Chamberlain Fastball Results

Chamberlain works mostly on the outer half of the plate with the fastball to lefties, and he’s more in the zone to righties, although he also comes up and in to righties. Batters seem to be able to handle his fastball fairly well, not swinging and missing very often and having pretty good success when they do put the ball in play, similar to what we saw with Josh Beckett’s four-seam fastball. I don’t have a good idea yet how this compares to league-wide numbers for all pitchers’ fastballs or even to a significant number of other hard throwers.

Next, let’s look at the seldom-used curveball and changeup. I’ll present these without comment since there isn’t much data to discuss.

Chamberlain Results for Curveballs

Chamberlain Changeup Results

Finally, let’s move on to what you’ve all been waiting for: the famous Joba slider.

Chamberlain Slider Results

This is where this avenue of inquiry starts to go downhill. After looking at this graph, I wanted to talk about how Chamberlain gets a lot of swings and misses on his slider down and away to righties and down and in to lefties.

But I was bugged by the swinging strike that was recorded nearly at the lefty batter’s foot (x=1.83, z=0.35). Was a hitter so badly fooled by a slider that he swung at one at his shoe top? It’s certainly possible, but if so, I wanted to see it. So I brought up the footage for the game, September 23rd against Toronto, where Chamberlain entered with two on and two out in the 8th inning to face left-handed Adam Lind, trying to preserve a 7-5 Yankees’ lead. Jumping to the end of the story, Chamberlain throws Lind five straight sliders to strike him out and end the inning.

Unfortunately, however, the pitch locations recorded by PITCHf/x for these pitches were mistakenly attached to the wrong pitches in the Gameday XML data.

Chamberlain Lind PITCHf/x at bat

Chamberlain Lind Actual at bat

The first pitch of the at bat was a belt-high slider just inside that Lind swung at and missed, followed by a second pitch in almost the same location, with the same result.
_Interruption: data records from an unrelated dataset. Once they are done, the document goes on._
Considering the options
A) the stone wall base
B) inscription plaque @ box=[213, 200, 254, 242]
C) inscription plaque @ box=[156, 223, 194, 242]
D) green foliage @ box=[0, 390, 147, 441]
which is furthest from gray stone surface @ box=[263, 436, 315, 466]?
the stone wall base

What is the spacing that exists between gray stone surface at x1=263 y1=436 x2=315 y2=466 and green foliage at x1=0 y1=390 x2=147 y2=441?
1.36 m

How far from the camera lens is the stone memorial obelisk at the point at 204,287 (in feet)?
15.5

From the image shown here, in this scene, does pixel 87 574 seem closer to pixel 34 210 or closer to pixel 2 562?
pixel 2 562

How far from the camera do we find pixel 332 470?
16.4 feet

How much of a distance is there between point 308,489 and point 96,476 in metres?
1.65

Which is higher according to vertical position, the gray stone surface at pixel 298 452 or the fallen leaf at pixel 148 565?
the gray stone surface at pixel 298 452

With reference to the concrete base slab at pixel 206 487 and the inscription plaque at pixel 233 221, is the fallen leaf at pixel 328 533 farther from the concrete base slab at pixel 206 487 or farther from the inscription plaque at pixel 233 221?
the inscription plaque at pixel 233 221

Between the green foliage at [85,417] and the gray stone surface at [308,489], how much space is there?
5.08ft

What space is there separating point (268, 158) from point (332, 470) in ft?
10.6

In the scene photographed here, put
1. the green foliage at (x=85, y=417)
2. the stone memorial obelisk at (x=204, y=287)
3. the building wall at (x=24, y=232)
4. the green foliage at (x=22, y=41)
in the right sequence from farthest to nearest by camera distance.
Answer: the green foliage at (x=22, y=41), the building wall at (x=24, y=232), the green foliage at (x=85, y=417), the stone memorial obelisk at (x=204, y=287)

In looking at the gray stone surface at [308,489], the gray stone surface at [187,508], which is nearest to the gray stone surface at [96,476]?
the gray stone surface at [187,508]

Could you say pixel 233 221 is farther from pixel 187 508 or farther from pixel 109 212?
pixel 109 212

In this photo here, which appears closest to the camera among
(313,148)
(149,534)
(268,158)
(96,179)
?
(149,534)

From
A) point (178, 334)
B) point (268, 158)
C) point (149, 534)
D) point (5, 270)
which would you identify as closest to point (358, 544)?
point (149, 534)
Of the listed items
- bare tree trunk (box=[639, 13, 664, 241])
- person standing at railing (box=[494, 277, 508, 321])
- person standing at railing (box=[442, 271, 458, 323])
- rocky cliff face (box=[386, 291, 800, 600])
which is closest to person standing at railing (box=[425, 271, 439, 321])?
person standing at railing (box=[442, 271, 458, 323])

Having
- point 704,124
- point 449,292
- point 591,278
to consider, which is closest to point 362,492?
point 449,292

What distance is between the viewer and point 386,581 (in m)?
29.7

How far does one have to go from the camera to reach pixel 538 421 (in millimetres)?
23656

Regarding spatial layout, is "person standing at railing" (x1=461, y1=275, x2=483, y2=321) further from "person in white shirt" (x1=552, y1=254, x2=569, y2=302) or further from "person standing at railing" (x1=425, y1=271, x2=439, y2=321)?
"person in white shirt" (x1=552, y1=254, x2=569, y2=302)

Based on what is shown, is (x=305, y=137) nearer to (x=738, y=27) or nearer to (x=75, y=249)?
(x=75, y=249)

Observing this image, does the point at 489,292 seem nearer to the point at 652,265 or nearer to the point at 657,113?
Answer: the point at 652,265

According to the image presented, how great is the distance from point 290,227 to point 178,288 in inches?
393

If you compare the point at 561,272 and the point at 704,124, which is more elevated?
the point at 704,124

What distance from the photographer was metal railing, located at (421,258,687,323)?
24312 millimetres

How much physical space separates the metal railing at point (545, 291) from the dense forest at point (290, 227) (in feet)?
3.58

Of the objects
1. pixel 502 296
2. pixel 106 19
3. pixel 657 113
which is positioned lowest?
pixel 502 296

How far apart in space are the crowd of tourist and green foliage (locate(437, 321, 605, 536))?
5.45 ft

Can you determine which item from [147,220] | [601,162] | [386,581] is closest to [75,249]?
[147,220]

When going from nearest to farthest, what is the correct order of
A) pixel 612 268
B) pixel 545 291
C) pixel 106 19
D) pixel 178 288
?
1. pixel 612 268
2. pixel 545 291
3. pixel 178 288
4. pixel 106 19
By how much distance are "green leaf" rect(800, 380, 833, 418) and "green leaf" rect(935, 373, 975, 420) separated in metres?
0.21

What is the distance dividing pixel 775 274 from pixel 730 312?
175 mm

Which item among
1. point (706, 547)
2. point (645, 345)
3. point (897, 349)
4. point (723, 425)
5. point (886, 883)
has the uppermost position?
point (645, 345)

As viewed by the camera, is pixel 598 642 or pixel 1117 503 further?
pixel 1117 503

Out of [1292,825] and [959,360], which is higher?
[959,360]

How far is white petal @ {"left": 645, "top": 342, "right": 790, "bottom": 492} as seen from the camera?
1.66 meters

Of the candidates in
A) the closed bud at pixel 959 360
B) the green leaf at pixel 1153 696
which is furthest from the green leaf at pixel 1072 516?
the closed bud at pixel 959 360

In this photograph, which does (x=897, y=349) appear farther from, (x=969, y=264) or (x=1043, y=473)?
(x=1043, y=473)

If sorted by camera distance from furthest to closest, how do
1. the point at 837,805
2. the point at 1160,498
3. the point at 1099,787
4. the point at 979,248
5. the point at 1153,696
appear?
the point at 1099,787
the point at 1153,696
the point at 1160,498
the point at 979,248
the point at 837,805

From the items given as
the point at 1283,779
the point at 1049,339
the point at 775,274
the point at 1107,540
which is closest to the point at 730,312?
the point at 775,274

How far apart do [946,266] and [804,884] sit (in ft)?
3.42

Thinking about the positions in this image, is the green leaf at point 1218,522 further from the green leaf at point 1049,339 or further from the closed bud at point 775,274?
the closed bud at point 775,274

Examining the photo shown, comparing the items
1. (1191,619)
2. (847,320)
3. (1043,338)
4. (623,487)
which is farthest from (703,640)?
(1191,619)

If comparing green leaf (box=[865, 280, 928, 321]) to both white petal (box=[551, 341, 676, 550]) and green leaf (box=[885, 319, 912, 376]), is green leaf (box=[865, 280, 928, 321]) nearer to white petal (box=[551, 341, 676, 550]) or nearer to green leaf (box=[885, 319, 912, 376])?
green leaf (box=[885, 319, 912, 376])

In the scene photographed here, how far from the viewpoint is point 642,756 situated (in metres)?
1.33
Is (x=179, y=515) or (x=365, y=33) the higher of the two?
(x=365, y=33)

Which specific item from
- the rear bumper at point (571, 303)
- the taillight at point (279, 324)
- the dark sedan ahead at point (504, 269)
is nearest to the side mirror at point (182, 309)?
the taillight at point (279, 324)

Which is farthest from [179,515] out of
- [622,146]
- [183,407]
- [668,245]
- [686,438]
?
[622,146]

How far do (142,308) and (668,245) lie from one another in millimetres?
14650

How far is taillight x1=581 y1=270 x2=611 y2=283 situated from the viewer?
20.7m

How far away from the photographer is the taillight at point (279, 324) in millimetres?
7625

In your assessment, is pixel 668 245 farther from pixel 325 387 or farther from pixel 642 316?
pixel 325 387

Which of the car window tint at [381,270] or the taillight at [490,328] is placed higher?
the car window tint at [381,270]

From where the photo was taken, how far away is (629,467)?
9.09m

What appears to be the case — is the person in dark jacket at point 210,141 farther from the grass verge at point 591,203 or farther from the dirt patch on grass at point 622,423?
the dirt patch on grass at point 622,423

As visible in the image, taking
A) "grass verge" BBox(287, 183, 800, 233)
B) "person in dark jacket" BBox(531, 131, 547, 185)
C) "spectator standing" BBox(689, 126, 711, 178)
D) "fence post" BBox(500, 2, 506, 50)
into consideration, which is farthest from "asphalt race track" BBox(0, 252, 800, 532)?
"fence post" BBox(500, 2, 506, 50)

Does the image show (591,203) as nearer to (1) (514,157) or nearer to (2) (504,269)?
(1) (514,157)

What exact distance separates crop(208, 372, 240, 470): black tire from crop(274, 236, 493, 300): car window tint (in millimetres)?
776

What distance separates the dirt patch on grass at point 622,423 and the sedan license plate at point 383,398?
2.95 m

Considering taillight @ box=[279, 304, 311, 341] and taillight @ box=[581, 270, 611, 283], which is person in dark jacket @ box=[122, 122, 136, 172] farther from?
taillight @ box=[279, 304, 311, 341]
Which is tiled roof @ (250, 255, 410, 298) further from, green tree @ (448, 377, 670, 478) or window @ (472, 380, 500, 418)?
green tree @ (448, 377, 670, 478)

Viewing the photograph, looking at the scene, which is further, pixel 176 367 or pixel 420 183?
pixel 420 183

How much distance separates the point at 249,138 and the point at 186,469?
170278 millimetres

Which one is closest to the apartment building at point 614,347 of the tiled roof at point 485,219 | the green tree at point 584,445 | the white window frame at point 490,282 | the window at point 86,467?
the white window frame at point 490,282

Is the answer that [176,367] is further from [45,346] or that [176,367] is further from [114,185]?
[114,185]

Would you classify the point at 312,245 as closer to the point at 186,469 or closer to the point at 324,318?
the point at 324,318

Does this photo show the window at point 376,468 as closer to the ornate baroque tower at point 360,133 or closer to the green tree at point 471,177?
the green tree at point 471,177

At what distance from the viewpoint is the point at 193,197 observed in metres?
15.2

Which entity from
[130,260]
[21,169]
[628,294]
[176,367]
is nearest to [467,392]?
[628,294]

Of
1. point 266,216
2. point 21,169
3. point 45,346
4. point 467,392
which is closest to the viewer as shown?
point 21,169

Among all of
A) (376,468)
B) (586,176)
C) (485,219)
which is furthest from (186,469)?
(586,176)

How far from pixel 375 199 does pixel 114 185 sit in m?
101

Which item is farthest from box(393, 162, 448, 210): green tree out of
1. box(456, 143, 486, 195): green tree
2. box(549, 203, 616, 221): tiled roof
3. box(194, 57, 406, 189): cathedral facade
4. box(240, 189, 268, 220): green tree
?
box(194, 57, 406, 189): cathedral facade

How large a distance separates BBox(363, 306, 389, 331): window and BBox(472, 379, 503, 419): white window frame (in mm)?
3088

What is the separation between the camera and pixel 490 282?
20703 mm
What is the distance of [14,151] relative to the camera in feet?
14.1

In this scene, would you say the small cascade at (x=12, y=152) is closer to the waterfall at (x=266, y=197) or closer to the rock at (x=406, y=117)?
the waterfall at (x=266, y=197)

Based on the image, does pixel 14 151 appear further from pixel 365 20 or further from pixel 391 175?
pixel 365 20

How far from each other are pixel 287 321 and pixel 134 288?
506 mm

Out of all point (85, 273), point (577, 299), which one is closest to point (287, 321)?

Next, Chamberlain threw two sliders at Lind’s feet; the second of these landed in the dirt. Lind laid off both of those pitches to even the count at 2-2. Finally, Chamberlain threw a slider down and in, labeled pitch #5 in the second graph, which Lind swung at and missed for strike three.

The XML pitch location data for this game seems to have missed the fourth pitch (the one in the dirt) altogether and added an extraneous pitch, labeled #3 in the first graph, that did not occur in the pitch sequence to Lind. Then the order of the other pitches is out of whack, too. The pitch labeled #1 should be #5, #2 should be #1, #4 should be #2, and #5 should be #3.

The conclusion is that, no, Chamberlain did not get Adam Lind to swing at slider at his shoe tops. He did get him to swing at a pitch down and in that would have been Ball 3 if he let it go by, and it was an impressive pitching performance by Chamberlain, but unfortunately it calls into question the integrity of our data set.

I don’t have any way to verify the integrity of the rest of the data without watching endless hours of games on That may seem like a worthy endeavor to some, and I can’t argue too strenuously with them, but alas, the rest of my non-baseball life seems to think it has some importance, too.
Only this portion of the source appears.